▶ Extract provided
──────────

Now you are a bit familiar with making a program display something in the way you want it to, you can build your first functional program. This program will calculate the discriminant and both possibilities for X from a quadratic equation. I think it's best to begin right away.

Of course the first thing you do is make a new program. Give it a fun name like ABC or Q.E. or something like that.

The input part
The first thing you want this program to do is to ask you for the values of A, B and C and memorize these values. Of course you are now going to use a type of variable: the value. You can give these letters a value inside a program in several ways. The difference between these ways is in the way the program displays the question.
The first way is by using the Prompt command (I/O, 2). Just say Prompt A,B,C. This way it will first ask for A, then for B and then for C. If you would execute the program now, it will show you this: (the ? simulates the cursor)

prgmABC

A=??

After putting in a value (for example 1) it will show you this:

prgmABC

A=?1
B=??

And it will do the same with C:

prgmABC

A=?1
B=?5
C=??

I personally do not like this way, because I don't like the question mark. Luckily there are several more way's.
The second way is using the Input command (I/O, 1). This command will not work with the comma's, so you'll need to use three lines to let it ask for three values. The program should look like this:

:Input A
:Input B
:Input C

And if you execute it, it should look like this:

prgmABC

??

When entered a value, it will go on to B:

prmgABC

?1
??

And it will do the same with C, I don't think I need to show you that. I also do not like this one, because you can't see what it's asking for. Luckily the Input command has an other way of using it. In stead of 'Input A' you need to type 'Input "A=",A'. It will display the part between the quotation marks before entering the value and it will delete the question mark. You can putt any text between the quotation marks, but I think "A=" and "A:" are the briefest. The '=' can be found by pressing 2nd, math. When entered this, the program should look like this:

:Input "A=",A
:Input "B=",B
:Input "C=",C

When executed the program will show this:

prgmABC

A=?

And after entering a value:

prgmABC

A=1
B=?

And it will do the same for C. Now to make it look nice, you may want to erase 'prgmABC' from the screen. You have all ready learned how to do that: just add a ClrHome at the beginning of the program. Now to really finish the asking part you need to let it show you what A is, what B is and what C is. I do not mean the value of those, but where they are in the formula. To do so, add a line between the first and second line and type 'Disp "AX²+BX+C=0'. The program should look like this:

:ClrHome
:Disp "AX²+BX+C=0
:Input "A=",A
:Input "B=",B
:Input "C=",C

When executed it will show you this:

AX²+BX+C=0
A=?

──────────

[Saved data entries]
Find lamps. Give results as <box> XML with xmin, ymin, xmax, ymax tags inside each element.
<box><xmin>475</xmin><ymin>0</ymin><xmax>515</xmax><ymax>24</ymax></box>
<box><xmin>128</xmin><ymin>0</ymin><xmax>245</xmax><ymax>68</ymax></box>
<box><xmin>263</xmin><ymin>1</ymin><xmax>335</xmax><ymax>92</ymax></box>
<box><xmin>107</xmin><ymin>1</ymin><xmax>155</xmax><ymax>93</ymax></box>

──────────

▶ Given problem A
Please list every calculator command that the calculator tutorial mentions by name.
▶ Given problem B
Reproduce the part of the calculator tutorial starting at "Now you are" and ending at "displays the question.".

▶ Complete response A
Prompt, Input, ClrHome, Disp

▶ Complete response B
Now you are a bit familiar with making a program display something in the way you want it to, you can build your first functional program. This program will calculate the discriminant and both possibilities for X from a quadratic equation. I think it's best to begin right away.

Of course the first thing you do is make a new program. Give it a fun name like ABC or Q.E. or something like that.

The input part
The first thing you want this program to do is to ask you for the values of A, B and C and memorize these values. Of course you are now going to use a type of variable: the value. You can give these letters a value inside a program in several ways. The difference between these ways is in the way the program displays the question.